## begin READING TEXT
The first electrode 131 may include the first tabs 135 at one side (e.g., an upper side) along the length direction L, and the second electrode 132 may include the second tabs 136 at an opposite side (e.g., a lower side) of or relative to the first tabs 135. The first tabs 135 may be a portion of the first substrate 1311 of FIG. 6 extended upwardly, and the second tabs 136 may be a portion of the second substrate 1321 of FIG. 6 extended downwardly. A width of the first tabs 135 may be the same as a width of the first electrode 131, and a width of the second tabs 136 may be the same as a width of the second electrode 132.

A plurality of cutting lines CL may be disposed at or in each of the first tabs 135 and the second tabs 136. The plurality of cutting lines CL may be parallel to the length direction L, and may be disposed at a distance from each other along a width direction (a horizontal direction of FIG. 7) of the electrodes 131 and 132. Each of the first tabs 135 and the second tabs 136 may be divided into a plurality of portions by the plurality of cutting lines CL. In an implementation, as illustrated in FIG. 7, the plurality of cutting lines CL may be at equal intervals, or directions of the cutting lines CL and an interval between the cutting lines CL may vary.

In an implementation, central cutting grooves 137 and 138 may be disposed at a center of the first tabs 135 and the second tabs 136, respectively. The first tabs 135 may be divided into two (e.g., left and right) regions or sets of tabs by the central cutting groove 137, and the second tabs 136 may also be divided into two (e.g., left and right) sets of tabs by the central cutting groove 138. A configuration in which the plurality of cutting lines CL and each of the central cutting grooves 137 and 138 are at or in each of the first tabs 135 and the second tabs 136 may facilitate bending of the first tabs 135 and the second tabs 136 during bending processes of the first tabs 135 and the second tabs 136 described below.

FIG. 8 is a perspective view showing a bending process of the first tab of the electrode assembly shown in FIG. 4, FIG. 9 is an enlarged cross-sectional view of a first set of tabs shown in FIG. 8, and FIG. 10 is an enlarged cross-sectional view of a second set of tabs shown in FIG. 8.
## end READING TEXT
EXERCISES:
- a) In the electrode tab passage, replace "equal intervals" with "regular intervals" and write out the text from "A plurality of cutting" up to and including "CL may vary.".
- b) Answer these questions using the electrode tab passage.
(i) What part of the first substrate 1311 forms the first tabs 135?
(ii) How are the cutting lines CL oriented relative to the length direction L?
(iii) What divides the second tabs 136 into left and right sets?
- c) Continue the electrode tab passage from its last sentence.
## begin MATERIAL
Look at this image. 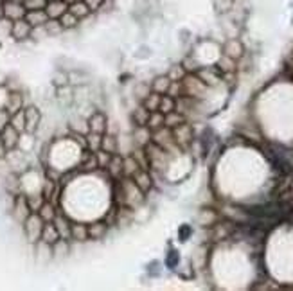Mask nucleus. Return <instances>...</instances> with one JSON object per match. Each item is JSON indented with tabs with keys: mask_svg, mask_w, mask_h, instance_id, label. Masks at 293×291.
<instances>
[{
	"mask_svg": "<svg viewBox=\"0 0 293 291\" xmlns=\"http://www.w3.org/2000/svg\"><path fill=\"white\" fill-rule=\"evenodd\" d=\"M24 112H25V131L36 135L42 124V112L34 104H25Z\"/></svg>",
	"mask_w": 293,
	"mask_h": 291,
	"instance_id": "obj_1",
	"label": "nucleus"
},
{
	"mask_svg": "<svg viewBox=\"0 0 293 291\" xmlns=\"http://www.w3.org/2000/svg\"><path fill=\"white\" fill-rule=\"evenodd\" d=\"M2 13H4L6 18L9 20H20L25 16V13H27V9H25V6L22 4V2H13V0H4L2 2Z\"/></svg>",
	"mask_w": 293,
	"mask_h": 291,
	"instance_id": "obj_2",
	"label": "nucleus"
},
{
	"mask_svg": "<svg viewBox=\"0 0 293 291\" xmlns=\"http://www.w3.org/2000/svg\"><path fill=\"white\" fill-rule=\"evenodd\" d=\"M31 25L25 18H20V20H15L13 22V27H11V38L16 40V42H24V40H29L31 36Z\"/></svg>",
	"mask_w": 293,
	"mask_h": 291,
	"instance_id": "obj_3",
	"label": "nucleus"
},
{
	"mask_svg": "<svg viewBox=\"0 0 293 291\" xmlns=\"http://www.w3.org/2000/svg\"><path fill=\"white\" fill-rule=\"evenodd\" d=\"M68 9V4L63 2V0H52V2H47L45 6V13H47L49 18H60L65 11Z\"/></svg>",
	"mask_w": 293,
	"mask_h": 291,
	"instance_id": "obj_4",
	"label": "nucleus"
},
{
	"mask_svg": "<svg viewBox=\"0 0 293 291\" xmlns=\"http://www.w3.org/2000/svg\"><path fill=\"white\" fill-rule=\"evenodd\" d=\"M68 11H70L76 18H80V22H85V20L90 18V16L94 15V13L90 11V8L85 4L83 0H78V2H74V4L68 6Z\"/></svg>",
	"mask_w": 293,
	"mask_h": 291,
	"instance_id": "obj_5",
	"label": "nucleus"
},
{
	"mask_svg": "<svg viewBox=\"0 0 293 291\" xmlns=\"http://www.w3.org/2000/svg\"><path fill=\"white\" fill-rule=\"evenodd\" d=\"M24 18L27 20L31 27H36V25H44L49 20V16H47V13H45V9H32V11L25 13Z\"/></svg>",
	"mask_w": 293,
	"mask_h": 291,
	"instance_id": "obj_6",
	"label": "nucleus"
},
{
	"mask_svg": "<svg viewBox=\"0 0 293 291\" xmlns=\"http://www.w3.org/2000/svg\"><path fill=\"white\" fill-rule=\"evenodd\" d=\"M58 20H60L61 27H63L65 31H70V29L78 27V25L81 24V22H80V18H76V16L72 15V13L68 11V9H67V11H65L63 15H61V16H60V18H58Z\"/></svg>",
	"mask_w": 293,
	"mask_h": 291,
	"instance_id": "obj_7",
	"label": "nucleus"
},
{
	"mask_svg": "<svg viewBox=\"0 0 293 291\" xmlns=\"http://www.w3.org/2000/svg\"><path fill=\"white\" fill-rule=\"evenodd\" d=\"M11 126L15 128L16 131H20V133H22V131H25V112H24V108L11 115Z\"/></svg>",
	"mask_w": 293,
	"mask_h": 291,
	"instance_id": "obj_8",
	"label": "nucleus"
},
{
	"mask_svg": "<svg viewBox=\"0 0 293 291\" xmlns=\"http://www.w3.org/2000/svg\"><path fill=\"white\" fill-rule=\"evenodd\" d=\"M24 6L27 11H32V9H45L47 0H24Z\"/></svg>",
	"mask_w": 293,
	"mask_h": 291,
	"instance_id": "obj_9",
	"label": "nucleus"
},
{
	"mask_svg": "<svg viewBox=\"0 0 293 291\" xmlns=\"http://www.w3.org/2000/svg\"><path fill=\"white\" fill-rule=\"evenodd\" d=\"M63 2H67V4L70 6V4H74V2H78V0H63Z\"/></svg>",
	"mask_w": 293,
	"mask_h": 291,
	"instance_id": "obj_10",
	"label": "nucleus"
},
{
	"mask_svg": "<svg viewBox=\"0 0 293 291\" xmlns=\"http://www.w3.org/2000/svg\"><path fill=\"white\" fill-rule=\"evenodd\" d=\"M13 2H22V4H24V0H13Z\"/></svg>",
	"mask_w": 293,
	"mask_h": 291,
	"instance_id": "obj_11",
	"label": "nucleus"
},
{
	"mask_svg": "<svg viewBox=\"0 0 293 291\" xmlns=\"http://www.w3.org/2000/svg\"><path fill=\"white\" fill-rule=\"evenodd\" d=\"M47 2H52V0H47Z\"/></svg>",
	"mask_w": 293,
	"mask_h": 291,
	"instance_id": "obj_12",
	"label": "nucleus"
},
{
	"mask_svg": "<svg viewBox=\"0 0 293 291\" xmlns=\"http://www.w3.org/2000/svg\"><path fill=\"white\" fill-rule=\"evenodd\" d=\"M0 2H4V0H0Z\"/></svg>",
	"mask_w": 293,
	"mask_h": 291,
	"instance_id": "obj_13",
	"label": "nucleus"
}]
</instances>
## end MATERIAL
## begin MATERIAL
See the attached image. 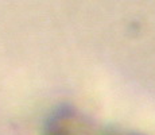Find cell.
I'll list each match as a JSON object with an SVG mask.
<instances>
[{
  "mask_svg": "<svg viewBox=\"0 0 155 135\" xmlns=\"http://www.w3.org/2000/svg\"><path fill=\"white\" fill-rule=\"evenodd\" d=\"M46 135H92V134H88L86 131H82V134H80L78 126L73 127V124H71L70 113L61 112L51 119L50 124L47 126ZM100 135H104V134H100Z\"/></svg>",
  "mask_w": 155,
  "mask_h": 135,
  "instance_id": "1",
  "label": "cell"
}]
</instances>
## end MATERIAL
ANSWERS FOR THE TASKS:
- a)
A plurality of cutting lines CL may be disposed at or in each of the first tabs 135 and the second tabs 136. The plurality of cutting lines CL may be parallel to the length direction L, and may be disposed at a distance from each other along a width direction (a horizontal direction of FIG. 7) of the electrodes 131 and 132. Each of the first tabs 135 and the second tabs 136 may be divided into a plurality of portions by the plurality of cutting lines CL. In an implementation, as illustrated in FIG. 7, the plurality of cutting lines CL may be at regular intervals, or directions of the cutting lines CL and an interval between the cutting lines CL may vary.

- b)
(i) A portion of the first substrate 1311 extended upwardly.
(ii) They are parallel to the length direction L.
(iii) The central cutting groove 138.

- c)
Referring to FIGS. 7 to 10, the plurality of first tabs 135 may include a first set of tabs A10 in which tabs are bent in a first direction D1 to overlap with an adjacent first tab 135, and a second set of tabs A20 in which tabs are bent in a second direction D2 (different from the first direction D1) to overlap with an adjacent first tab 135. Both the first direction D1 and the second direction D2 may be parallel to the width direction W, and may be opposite to each other. In an implementation, the second direction D2 may be a reverse direction to the first direction D1, or may be a negative first direction −D1.

A width w3 of the first set of tabs A10 of FIG. 8 along a bending direction (the first direction D1) may be equal to a width of the electrode assembly 130, and a width w4 of the second set of tabs A20 of FIG. 8 along a bending direction (the second direction D2) may be equal to the width of the electrode assembly 130 (e.g., the first and second sets of tabs A10 and A20 may extend across the entire electrode assembly 130). The first set of tabs A10 may be at one side of the central cutting groove 137, and the second set of tabs A20 may be at the other side of the central cutting groove 137.

For bending of the first tab 135, a jig may be in close contact with the first tab 135 of any one of outermost first electrodes 131A in the first set of tabs A10, and the jig may be moved along the first direction D1 to sequentially press and bend the first tabs 135 of the first set of tabs A10. In an implementation, a moving distance of the jig may be equal to the width of the electrode assembly 130.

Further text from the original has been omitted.